Perfectly Elastic Collision

[Dorney]

[SOLVED] Perfectly Elastic Collision

1. A particle of mass m and speed V collides at a right angle with a very massive wall in a perfectly elastic collision. What is the magnitude of the change in momentum of the particle?


2. P before colision = P after collision.


3. I think the answer is zero.

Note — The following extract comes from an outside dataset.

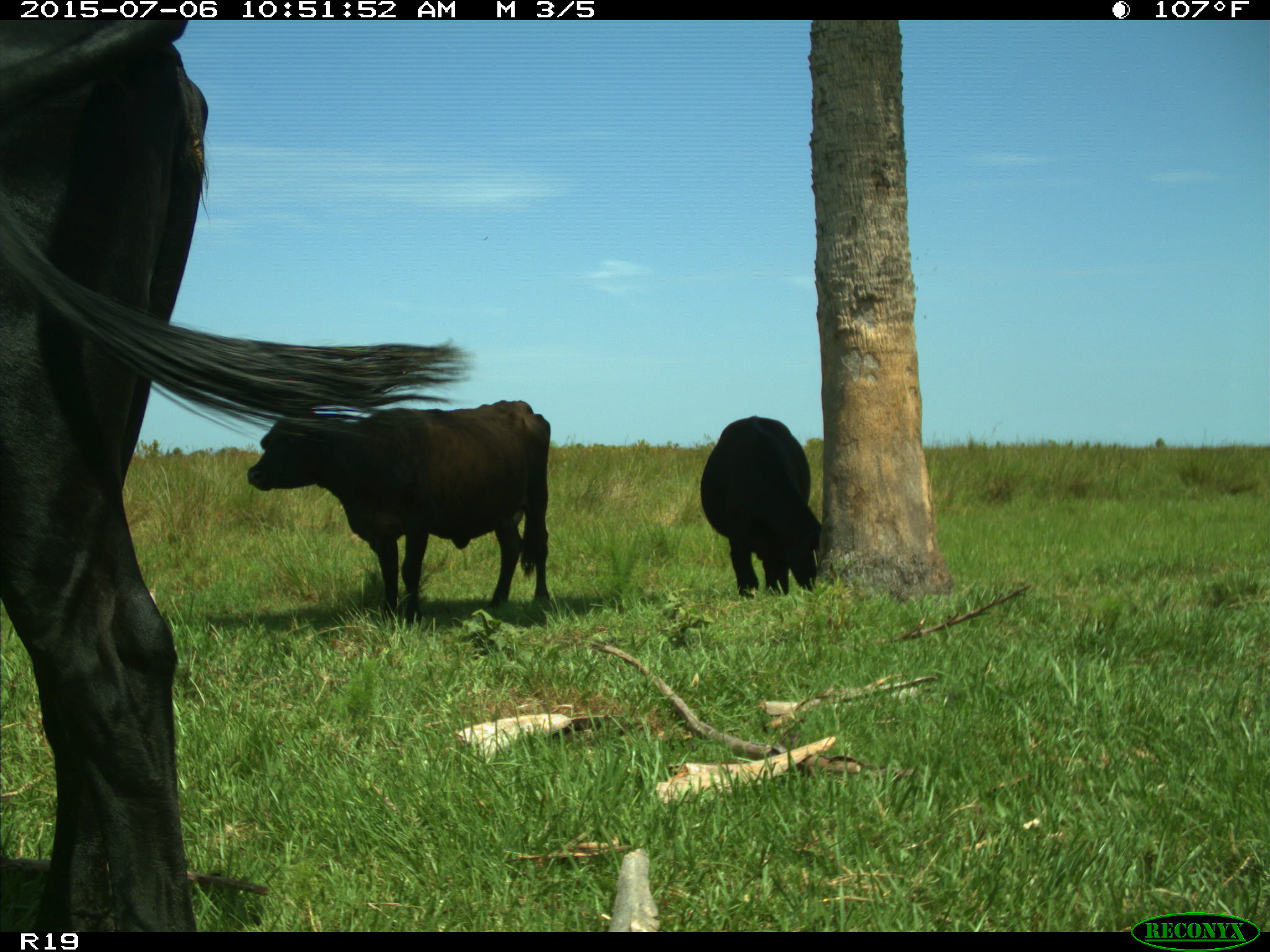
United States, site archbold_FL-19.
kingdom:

Is this correct?

Thanks in advance! :)

 

[shawshank]

sorry, wrong

 

[ddrtrinity]

Well, it does change direction. :) So it's -1 x P (for the new velocity).

 

[Bill Foster]

Momentum prior to collision: $$m\vec{v_1}$$
Momentum after collision: $$m\vec{v_2}$$

$$\vec{v_1}=v_x \hat{x}$$
$$\vec{v_2}=-v_x \hat{x}$$

$$\Delta{p}=m(\vec{v_1}-\vec{v_2})$$
$$\Delta{p}=m(v_x\hat{x}- - v_x\hat{x})$$
$$\Delta{p}=2m v_x \hat{x}$$

Since it asks for magnitude:

$$2mv$$

 

[shawshank]

Sorry, bill is right, i was wrong.
Perfectly elastic collision occurs in isolated systems tho no? so you can't really consider this a collision, this is like magnitude of velocity in equals to magnitude of velocity out.

 

[Dorney]

Momentum prior to collision: $$m\vec{v_1}$$
Momentum after collision: $$m\vec{v_2}$$

$$\vec{v_1}=v_x \hat{x}$$
$$\vec{v_2}=-v_x \hat{x}$$

$$\Delta{p}=m(\vec{v_1}-\vec{v_2})$$
$$\Delta{p}=m(v_x\hat{x}- - v_x\hat{x})$$
$$\Delta{p}=2m v_x \hat{x}$$

Since it asks for magnitude:

$$2mv$$

Thank you! That makes so much more sense!